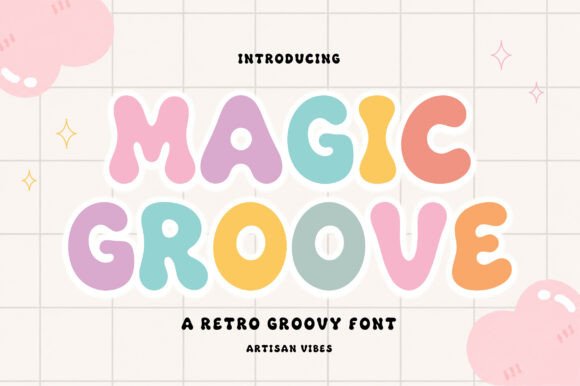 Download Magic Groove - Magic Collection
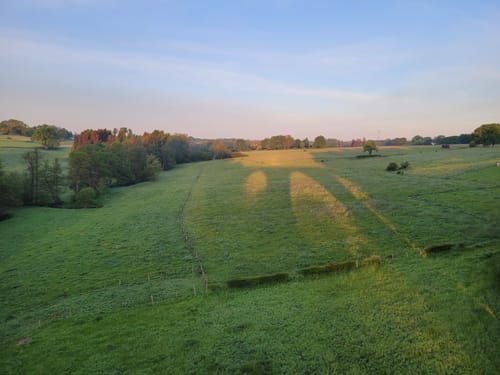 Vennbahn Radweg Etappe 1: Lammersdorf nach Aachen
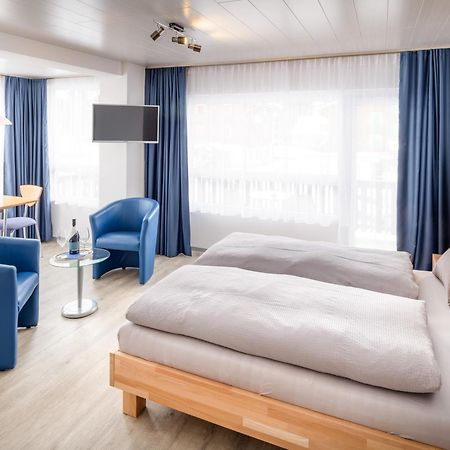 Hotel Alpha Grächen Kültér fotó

...

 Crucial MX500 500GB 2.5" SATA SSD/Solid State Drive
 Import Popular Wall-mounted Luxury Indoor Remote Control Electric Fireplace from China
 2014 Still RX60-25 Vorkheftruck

What the exercise asks
Can you write out the material starting at "Crucial MX500 500GB" and ending at "2014 Still RX60-25 Vorkheftruck", replacing "Indoor" with "Outdoor" and changing nothing else?

Solution
 Crucial MX500 500GB 2.5" SATA SSD/Solid State Drive
 Import Popular Wall-mounted Luxury Outdoor Remote Control Electric Fireplace from China
 2014 Still RX60-25 Vorkheftruck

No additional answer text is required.